## begin Passage provided

EventBridge Pipes also comes with additional features that can help in building event-driven applications. For example, with event filtering, Pipes helps event-driven applications become more cost-effective by only processing the events of interest.

Get Started with Amazon EventBridge Pipes
Let’s see how to get started with Amazon EventBridge Pipes. In this post, I will show how to integrate an Amazon SQS queue with AWS Step Functions using Amazon EventBridge Pipes.

The following screenshot is my existing Amazon SQS queue and AWS Step Functions state machine. In my case, I need to run the state machine for every event in the queue. To do so, I need to connect my SQS queue and Step Functions state machine with EventBridge Pipes.

Existing Amazon SQS queue and AWS Step Functions state machine

First, I open the Amazon EventBridge console. In the navigation section, I select Pipes. Then I select Create pipe.

On this page, I can start configuring a pipe and set the AWS Identity and Access Management (IAM) permission, and I can navigate to the Pipe settings tab.

Navigate to Pipe Settings

In the Permissions section, I can define a new IAM role for this pipe or use an existing role. To improve developer experience, the EventBridge Pipes console will figure out the IAM role for me, so I don’t need to manually configure required permissions and let EventBridge Pipes configures least-privilege permissions for IAM role. Since this is my first time creating a pipe, I select Create a new role for this specific resource.

Setting IAM Permission for pipe

Then, I go back to the Build pipe section. On this page, I can see the available event sources supported by EventBridge Pipes.

List of available services as the event source

I select SQS and select my existing SQS queue. If I need to do batch processing, I can select Additional settings to start defining Batch size and Batch window. Then, I select Next.

Select SQS Queue as event source

On the next page, things get even more interesting because I can define Event filtering from the event source that I just selected. This step is optional, but the event filtering feature makes it easy for me to process events that only need to be processed by my event-driven application. In addition, this event filtering feature also helps me to be more cost-effective, as this pipe won’t process unnecessary events. For example, if I use Step Functions as the target, the event filtering will only execute events that match the filter.

Event filtering in Amazon EventBridge Pipes

I can use sample events from AWS events or define custom events. For example, I want to process events for returned purchased items with a value of 100 or more. The following is the sample event in JSON format:

{
   "event-type":"RETURN_PURCHASE",
   "value":100
}

Then, in the event pattern section, I can define the pattern by referring to the Content filtering in Amazon EventBridge event patterns documentation. I define the event pattern as follows:

{
   "event-type": ["RETURN_PURCHASE"],
   "value": [{
      "numeric": [">=", 100]
   }]
}

I can also test by selecting test pattern to make sure this event pattern will match the custom event I’m going to use. Once I’m confident that this is the event pattern that I want, I select Next.

## end Passage provided
## begin Extracted records

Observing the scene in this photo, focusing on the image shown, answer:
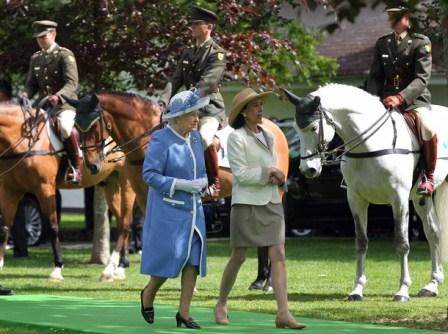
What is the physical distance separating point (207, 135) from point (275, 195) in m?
3.64

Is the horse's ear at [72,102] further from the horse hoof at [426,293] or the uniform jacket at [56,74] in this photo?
the horse hoof at [426,293]

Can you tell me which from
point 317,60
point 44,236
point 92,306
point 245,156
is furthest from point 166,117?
point 317,60

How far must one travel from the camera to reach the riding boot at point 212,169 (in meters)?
15.2

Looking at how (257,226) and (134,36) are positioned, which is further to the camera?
(134,36)

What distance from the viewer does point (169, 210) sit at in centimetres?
1094

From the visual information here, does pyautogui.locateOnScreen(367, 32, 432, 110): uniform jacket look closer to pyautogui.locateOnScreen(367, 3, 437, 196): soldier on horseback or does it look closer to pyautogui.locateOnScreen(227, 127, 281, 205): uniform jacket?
pyautogui.locateOnScreen(367, 3, 437, 196): soldier on horseback

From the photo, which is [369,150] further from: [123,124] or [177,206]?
[177,206]

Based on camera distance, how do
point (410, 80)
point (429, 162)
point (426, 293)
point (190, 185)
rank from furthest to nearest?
point (410, 80)
point (426, 293)
point (429, 162)
point (190, 185)

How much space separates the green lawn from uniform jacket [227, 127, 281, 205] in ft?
5.92

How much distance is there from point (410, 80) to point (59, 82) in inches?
199

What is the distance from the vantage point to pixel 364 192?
1427cm

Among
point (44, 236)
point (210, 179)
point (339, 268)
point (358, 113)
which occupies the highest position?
point (358, 113)

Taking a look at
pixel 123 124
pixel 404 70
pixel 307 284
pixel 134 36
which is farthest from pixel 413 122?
pixel 134 36

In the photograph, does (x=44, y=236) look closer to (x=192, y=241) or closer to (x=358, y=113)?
(x=358, y=113)
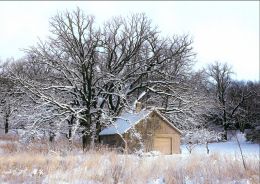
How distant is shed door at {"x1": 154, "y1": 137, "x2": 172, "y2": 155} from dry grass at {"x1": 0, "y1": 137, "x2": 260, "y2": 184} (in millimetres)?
22684

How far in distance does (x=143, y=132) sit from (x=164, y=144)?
11.7ft

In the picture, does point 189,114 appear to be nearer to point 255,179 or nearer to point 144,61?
point 144,61

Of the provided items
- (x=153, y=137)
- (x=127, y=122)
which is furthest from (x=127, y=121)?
(x=153, y=137)

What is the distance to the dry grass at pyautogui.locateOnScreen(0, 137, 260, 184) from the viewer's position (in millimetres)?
10648

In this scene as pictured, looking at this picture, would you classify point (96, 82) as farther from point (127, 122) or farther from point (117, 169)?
point (117, 169)

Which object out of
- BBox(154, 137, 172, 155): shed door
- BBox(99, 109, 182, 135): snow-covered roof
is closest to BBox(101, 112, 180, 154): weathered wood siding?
BBox(154, 137, 172, 155): shed door

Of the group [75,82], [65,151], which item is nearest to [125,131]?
[75,82]

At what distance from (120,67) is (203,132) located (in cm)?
1052

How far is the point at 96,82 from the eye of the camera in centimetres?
3494

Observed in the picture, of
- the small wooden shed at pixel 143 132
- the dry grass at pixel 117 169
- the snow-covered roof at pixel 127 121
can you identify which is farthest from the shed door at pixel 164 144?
the dry grass at pixel 117 169

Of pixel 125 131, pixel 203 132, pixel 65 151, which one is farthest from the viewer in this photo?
pixel 203 132

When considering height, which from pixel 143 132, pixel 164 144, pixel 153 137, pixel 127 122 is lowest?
pixel 164 144

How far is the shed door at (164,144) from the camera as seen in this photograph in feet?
119

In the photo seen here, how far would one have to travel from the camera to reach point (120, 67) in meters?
37.6
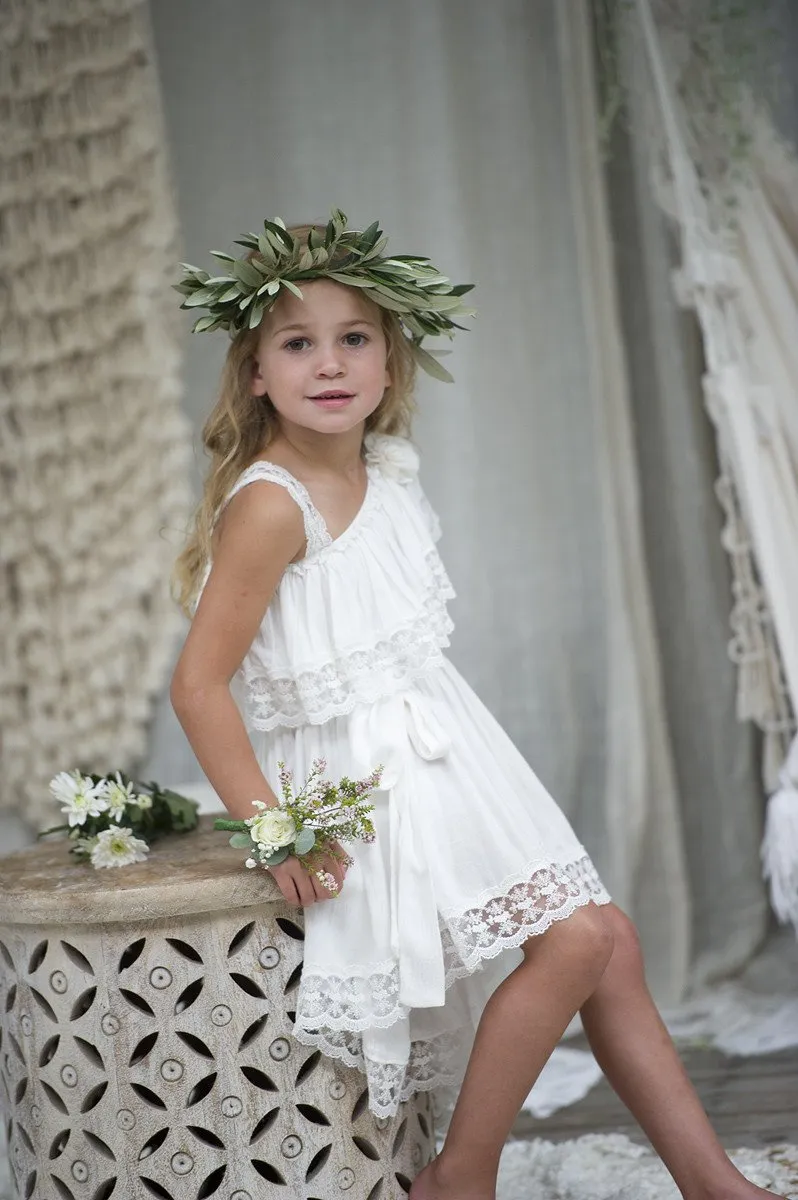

## end Extracted records

> [What you should do]: Please state which option is selected in the Permissions section, according to the EventBridge Pipes passage.

> [Full answer]: Create a new role for this specific resource.